Erstaunlich oder eigentlich nicht erstaunlich ist, dass rechtliche Einschränkungen beim Asylrecht oder beim Asylbewerberleistungsgesetz immer dann gefordert
werden, wenn schwierige Zustände und komplexe Situationen in bestimmten Ländern dazu führen, dass die Flüchtlingszahlen steigen.
Nach unserer Auffassung wäre es wichtig – das sage ich exakt mit dem Blick zum Beispiel auf den Kosovo und den Westbalkan –, andere Maßnahmen zu ergreifen, nämlich zum Beispiel die Visumfreiheit einzuführen und die Anerkennung des Kosovo in allen Staaten der Europäischen Union endlich durchzusetzen. Das wäre die Grundlage dafür, Integrationsprogramme für den Kosovo aufzulegen und tatsächlich Integrationsfortschritte zu erreichen.
Der Kosovo, sehr geehrte Kolleginnen und Kollegen, braucht Perspektiven für eine Zukunft in Europa und keine Stigmatisierung.

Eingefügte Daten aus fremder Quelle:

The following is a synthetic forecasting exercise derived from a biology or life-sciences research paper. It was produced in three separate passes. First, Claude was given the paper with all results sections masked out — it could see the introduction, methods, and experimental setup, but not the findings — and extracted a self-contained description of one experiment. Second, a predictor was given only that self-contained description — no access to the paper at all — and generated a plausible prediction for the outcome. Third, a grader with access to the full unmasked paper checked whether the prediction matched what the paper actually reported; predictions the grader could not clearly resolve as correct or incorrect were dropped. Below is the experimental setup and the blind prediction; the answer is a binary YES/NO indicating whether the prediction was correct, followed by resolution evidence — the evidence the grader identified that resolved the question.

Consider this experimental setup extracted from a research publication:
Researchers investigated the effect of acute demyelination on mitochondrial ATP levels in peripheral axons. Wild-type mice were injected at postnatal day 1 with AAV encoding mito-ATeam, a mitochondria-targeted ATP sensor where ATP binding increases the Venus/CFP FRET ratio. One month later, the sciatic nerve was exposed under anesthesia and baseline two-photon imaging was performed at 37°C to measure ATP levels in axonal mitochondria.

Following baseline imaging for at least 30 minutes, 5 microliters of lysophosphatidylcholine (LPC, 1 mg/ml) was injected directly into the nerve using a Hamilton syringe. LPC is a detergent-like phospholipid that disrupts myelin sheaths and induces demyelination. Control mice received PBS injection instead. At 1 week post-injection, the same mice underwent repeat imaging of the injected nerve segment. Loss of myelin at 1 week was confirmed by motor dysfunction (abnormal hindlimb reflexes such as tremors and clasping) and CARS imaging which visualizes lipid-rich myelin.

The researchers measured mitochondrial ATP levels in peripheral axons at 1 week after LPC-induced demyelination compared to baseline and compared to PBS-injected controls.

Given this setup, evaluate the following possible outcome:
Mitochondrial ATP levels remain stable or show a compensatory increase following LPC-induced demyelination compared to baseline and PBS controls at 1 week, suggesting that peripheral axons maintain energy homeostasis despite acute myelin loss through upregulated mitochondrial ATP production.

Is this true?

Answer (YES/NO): NO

Meine Damen und Herren! Das war die erste Runde. Gibt es Redebedarf für eine weitere? – Herr Abg. Wippel, bitte. Sie haben das Wort.
Da ist er. – Wir wollen dem Herrn Innenminister gern als Hohes Haus, als Sächsischer Landtag ein starkes Mandat mitgeben. Wir wollen ihm klar sagen: Ja, wir stehen hinter dem, was Sie fordern. Deswegen steht in unserem Antrag auch, dass eine Initiative, wenn sie von einem anderen Bundesland schon eingebracht wurde, von uns unterstützt wird. Es gibt also keinen Grund, dem Antrag nicht zuzustimmen, wenn Sie dem Inhalt nicht zustimmen. Es tut mir leid.
Liebe Kollegin Nagel, Sie können dem nicht zustimmen. Das habe ich auch nicht erwartet, und von der Fraktion der GRÜNEN auch nicht. Das ist ja auch richtig.
Was das Thema Tunesien angeht: Ich meine, die haben im letzten Jahr 4 % mehr Touristen gehabt und freuen sich.